• [Brief]
Reproduce the records below word for word, beginning with the line that contains "Which appears nearest to the camera out of" and continuing through the end of the records.

## start Dataset rows

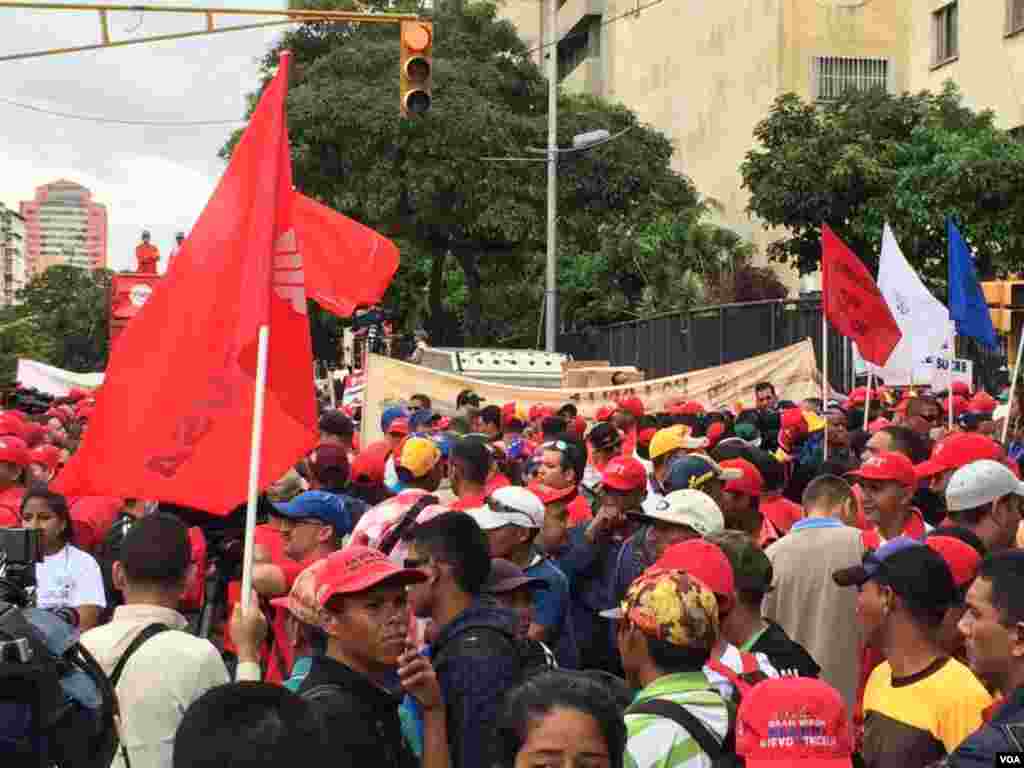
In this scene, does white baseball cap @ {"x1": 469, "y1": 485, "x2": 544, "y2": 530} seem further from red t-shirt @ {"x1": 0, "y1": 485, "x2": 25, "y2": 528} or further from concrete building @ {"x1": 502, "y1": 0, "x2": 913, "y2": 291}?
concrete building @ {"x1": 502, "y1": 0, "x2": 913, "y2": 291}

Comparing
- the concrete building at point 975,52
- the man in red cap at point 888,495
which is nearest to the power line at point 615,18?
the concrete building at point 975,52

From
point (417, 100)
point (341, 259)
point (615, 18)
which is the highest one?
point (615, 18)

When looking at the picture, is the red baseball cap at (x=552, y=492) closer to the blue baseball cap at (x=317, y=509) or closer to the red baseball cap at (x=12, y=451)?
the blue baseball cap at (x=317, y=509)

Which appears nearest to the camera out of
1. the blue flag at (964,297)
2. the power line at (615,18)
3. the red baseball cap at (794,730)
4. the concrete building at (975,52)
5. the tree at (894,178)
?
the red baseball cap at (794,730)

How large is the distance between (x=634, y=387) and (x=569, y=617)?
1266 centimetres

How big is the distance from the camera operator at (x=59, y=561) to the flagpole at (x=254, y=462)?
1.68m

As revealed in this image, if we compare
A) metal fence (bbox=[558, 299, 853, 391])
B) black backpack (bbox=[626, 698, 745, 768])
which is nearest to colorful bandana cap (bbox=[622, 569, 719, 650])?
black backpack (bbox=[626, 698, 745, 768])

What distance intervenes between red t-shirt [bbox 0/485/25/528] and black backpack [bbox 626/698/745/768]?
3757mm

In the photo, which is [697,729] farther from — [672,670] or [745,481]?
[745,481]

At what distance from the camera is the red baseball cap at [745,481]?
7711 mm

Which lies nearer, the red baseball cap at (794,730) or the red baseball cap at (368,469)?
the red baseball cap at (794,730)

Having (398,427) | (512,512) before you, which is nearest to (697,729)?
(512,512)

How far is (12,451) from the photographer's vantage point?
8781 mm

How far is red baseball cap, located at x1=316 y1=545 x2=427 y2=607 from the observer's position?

## end Dataset rows

• [Result of this task]
Which appears nearest to the camera out of
1. the blue flag at (964,297)
2. the power line at (615,18)
3. the red baseball cap at (794,730)
4. the concrete building at (975,52)
5. the tree at (894,178)
?
the red baseball cap at (794,730)

How large is the distance between (x=634, y=387) and (x=569, y=617)?
1266 centimetres

How big is the distance from the camera operator at (x=59, y=561) to the flagpole at (x=254, y=462)?
1.68m

As revealed in this image, if we compare
A) metal fence (bbox=[558, 299, 853, 391])
B) black backpack (bbox=[626, 698, 745, 768])
which is nearest to colorful bandana cap (bbox=[622, 569, 719, 650])?
black backpack (bbox=[626, 698, 745, 768])

What distance intervenes between red t-shirt [bbox 0/485/25/528] and black backpack [bbox 626/698/745/768]?
3757mm

In the photo, which is [697,729] farther from — [672,670] or [745,481]?
[745,481]

At what distance from the camera is the red baseball cap at [745,481]?
7711 mm

Which lies nearer, the red baseball cap at (794,730) or the red baseball cap at (368,469)?
the red baseball cap at (794,730)

Having (398,427) | (512,512) before you, which is nearest to (697,729)?
(512,512)

How far is (12,451) from the photographer's vantage point?
8781 mm

How far is red baseball cap, located at x1=316 y1=545 x2=427 y2=607 from the observer's position?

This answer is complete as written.